* Begin *

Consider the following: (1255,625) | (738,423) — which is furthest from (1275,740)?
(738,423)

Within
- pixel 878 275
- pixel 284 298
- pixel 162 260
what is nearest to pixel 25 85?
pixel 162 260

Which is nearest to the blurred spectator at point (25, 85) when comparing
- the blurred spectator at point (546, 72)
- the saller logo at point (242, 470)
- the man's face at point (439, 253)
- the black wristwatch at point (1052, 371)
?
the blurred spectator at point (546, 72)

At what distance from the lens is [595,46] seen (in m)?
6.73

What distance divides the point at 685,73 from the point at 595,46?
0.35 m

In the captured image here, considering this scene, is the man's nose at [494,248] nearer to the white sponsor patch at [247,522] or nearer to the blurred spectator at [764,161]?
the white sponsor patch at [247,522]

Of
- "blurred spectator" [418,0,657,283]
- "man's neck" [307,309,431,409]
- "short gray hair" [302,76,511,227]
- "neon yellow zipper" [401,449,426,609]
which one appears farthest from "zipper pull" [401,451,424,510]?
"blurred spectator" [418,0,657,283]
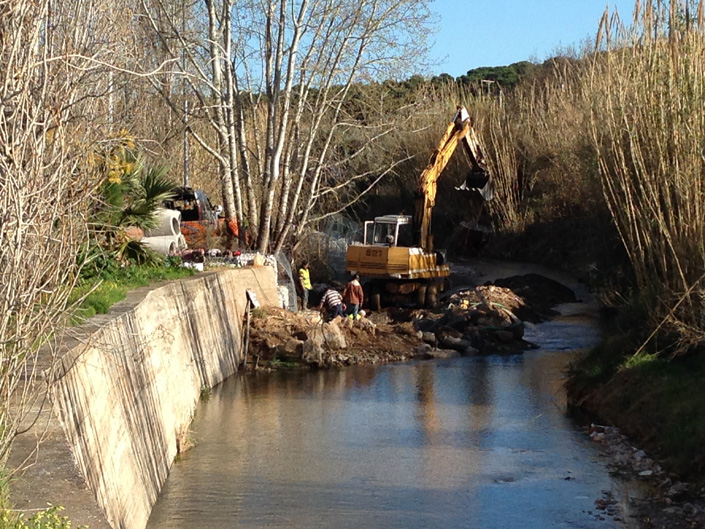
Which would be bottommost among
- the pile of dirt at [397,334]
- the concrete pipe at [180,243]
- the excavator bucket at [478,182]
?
the pile of dirt at [397,334]

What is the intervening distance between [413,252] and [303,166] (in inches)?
202

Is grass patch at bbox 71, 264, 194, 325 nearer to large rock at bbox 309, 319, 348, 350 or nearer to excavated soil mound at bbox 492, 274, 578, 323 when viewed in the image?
large rock at bbox 309, 319, 348, 350

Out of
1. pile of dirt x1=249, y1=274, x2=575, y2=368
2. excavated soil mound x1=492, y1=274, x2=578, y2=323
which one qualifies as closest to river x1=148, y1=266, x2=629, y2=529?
pile of dirt x1=249, y1=274, x2=575, y2=368

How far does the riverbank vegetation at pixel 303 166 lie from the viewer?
7.05 metres

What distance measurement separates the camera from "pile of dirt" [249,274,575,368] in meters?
→ 23.9

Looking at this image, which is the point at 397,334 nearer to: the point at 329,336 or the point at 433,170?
the point at 329,336

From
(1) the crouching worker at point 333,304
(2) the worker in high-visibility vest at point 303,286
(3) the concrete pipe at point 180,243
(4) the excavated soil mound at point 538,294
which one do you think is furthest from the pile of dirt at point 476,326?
(3) the concrete pipe at point 180,243

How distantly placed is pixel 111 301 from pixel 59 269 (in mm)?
6410

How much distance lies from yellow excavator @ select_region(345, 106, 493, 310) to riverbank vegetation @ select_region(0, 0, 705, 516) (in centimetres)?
221

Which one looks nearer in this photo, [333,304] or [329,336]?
[329,336]

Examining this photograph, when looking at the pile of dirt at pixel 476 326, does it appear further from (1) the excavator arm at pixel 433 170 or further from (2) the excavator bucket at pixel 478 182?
(2) the excavator bucket at pixel 478 182

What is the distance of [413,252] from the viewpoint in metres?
32.9

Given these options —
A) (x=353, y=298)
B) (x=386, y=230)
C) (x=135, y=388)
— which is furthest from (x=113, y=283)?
(x=386, y=230)

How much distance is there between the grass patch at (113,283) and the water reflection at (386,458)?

* End *

→ **What is being asked**
Transcribe all entries above exactly. Drop the pictures.

→ **In response**
Consider the following: (1255,625) | (738,423) — which is furthest from (1275,740)?
(738,423)

Within
- pixel 878 275
- pixel 284 298
- pixel 162 260
what is nearest to pixel 25 85?
pixel 162 260

Which is nearest to the blurred spectator at point (25, 85) when comparing
- the blurred spectator at point (546, 72)
- the saller logo at point (242, 470)
- the man's face at point (439, 253)
- the black wristwatch at point (1052, 371)
?
the blurred spectator at point (546, 72)

At what distance from the lens is [595,46] seen (in m)?
6.73

What distance divides the point at 685,73 from the point at 595,46?
0.35 m

In the captured image here, considering this scene, is the man's nose at [494,248] nearer to the white sponsor patch at [247,522] or nearer to the blurred spectator at [764,161]?
the white sponsor patch at [247,522]

Of
- "blurred spectator" [418,0,657,283]
- "man's neck" [307,309,431,409]
- "short gray hair" [302,76,511,227]
- "neon yellow zipper" [401,449,426,609]
which one appears farthest from "zipper pull" [401,451,424,510]?
"blurred spectator" [418,0,657,283]
Which would be bottommost among
- the pile of dirt at [397,334]
- the concrete pipe at [180,243]
- the excavator bucket at [478,182]
?
the pile of dirt at [397,334]

What is the intervening distance between [413,252] and [303,166] (in inches)?
202

Is grass patch at bbox 71, 264, 194, 325 nearer to large rock at bbox 309, 319, 348, 350 or nearer to excavated soil mound at bbox 492, 274, 578, 323 when viewed in the image?
large rock at bbox 309, 319, 348, 350

Out of
1. pile of dirt x1=249, y1=274, x2=575, y2=368
2. excavated soil mound x1=492, y1=274, x2=578, y2=323
which one qualifies as closest to river x1=148, y1=266, x2=629, y2=529?
pile of dirt x1=249, y1=274, x2=575, y2=368

How far does the riverbank vegetation at pixel 303 166 lie from the viewer?
7.05 metres

What distance measurement separates the camera from "pile of dirt" [249,274,575,368] in meters?
→ 23.9

Looking at this image, which is the point at 397,334 nearer to: the point at 329,336 or the point at 433,170?
the point at 329,336

From
(1) the crouching worker at point 333,304
(2) the worker in high-visibility vest at point 303,286
(3) the concrete pipe at point 180,243
(4) the excavated soil mound at point 538,294
which one do you think is furthest from the pile of dirt at point 476,326?
(3) the concrete pipe at point 180,243

How distantly placed is pixel 111 301 from pixel 59 269 (in mm)?
6410

How much distance lies from yellow excavator @ select_region(345, 106, 493, 310) to riverbank vegetation @ select_region(0, 0, 705, 516) (in centimetres)?
221

Which one looks nearer in this photo, [333,304] or [329,336]?
[329,336]

Examining this photograph, when looking at the pile of dirt at pixel 476 326, does it appear further from (1) the excavator arm at pixel 433 170 or further from (2) the excavator bucket at pixel 478 182?
(2) the excavator bucket at pixel 478 182

What is the distance of [413,252] from the viewpoint in metres?
32.9

Given these options —
A) (x=353, y=298)
B) (x=386, y=230)
C) (x=135, y=388)
— which is furthest from (x=113, y=283)?
(x=386, y=230)

How much distance is there between the grass patch at (113,283) and the water reflection at (386,458)?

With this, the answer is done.